Top of TEXT FOR ANALYSIS

File size: 7,937 Bytes

270c7b1

---
language:
- fo
license: cc-by-4.0
library_name: transformers
pipeline_tag: token-classification
tags:
- faroese
- pos-tagging
- morphology
- xlm-roberta
- token-classification
- lrec-coling-2026
base_model: vesteinn/ScandiBERT
model_creator: Setur
---

# BRAGD: Constrained Multi-Label POS Tagging for Faroese

BRAGD is a Faroese POS and morphological tagging model based on ScandiBERT. It predicts a **73-dimensional binary feature vector** for each token, covering word class, subcategory, gender, number, case, article, proper noun status, degree, declension, mood, voice, tense, person, and definiteness.

This Hugging Face repository contains a fine-tuned `XLMRobertaForTokenClassification` checkpoint with **73 output labels**, along with the decoding files `constraint_mask.json` and `tag_mappings.json`. The repository is currently published as a Transformers/XLM-RoBERTa safetensors model under `Setur/BRAGD`.

## Model Details

- **Model name:** BRAGD
- **Repository:** `Setur/BRAGD`
- **Architecture:** `XLMRobertaForTokenClassification`
- **Base model:** `vesteinn/ScandiBERT`
- **Task:** Faroese POS + morphological tagging
- **Output format:** 73 binary features per token, decoded into BRAGD tags

## Performance

In the accompanying paper, the constrained multi-label BRAGD model achieves:

- **97.5% composite tag accuracy** on the **Sosialurin-BRAGD** corpus (10-fold cross-validation)

Bottom of TEXT FOR ANALYSIS

**WORK INSTRUCTION 1:** According to the BRAGD model card, which base model is BRAGD built on?
**WORK INSTRUCTION 2:** Edit the passage of the BRAGD model card between "In the accompanying" and "corpus (10-fold cross-validation)", inclusive, so that "accompanying" is replaced by "original".
The listing is separate material and has no connection to the BRAGD model card.

Top of SOURCE DATA

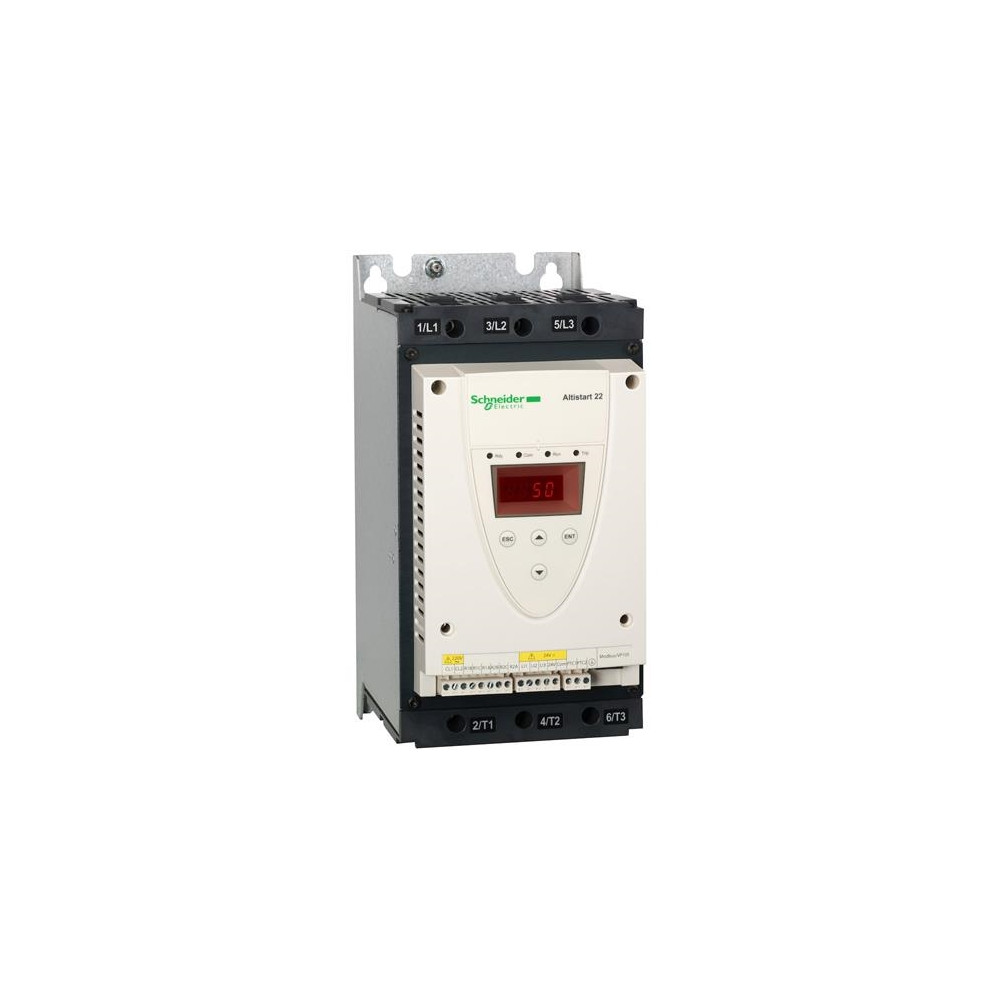 Produktbild för Schneider Electric ATS22D62Q, IP20, 230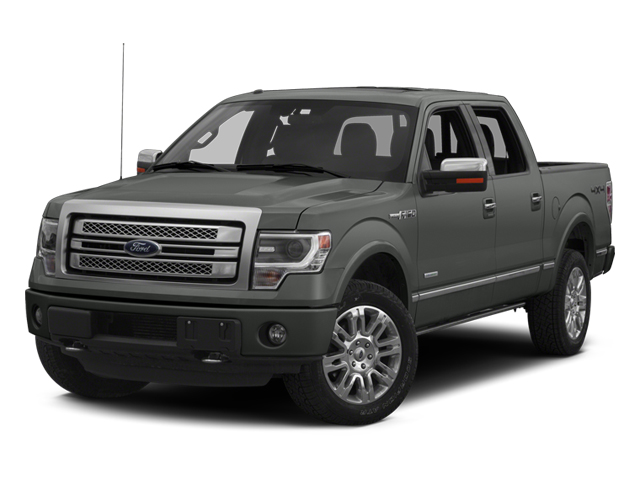2014 Ford F-150 F-150 XLT CREW 4WD Regular Unleaded V-8 5.0 L/302 [0]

Bottom of SOURCE DATA

**PROBLEM SOLUTION 1:** vesteinn/ScandiBERT

**PROBLEM SOLUTION 2:**
In the original paper, the constrained multi-label BRAGD model achieves:

- **97.5% composite tag accuracy** on the **Sosialurin-BRAGD** corpus (10-fold cross-validation)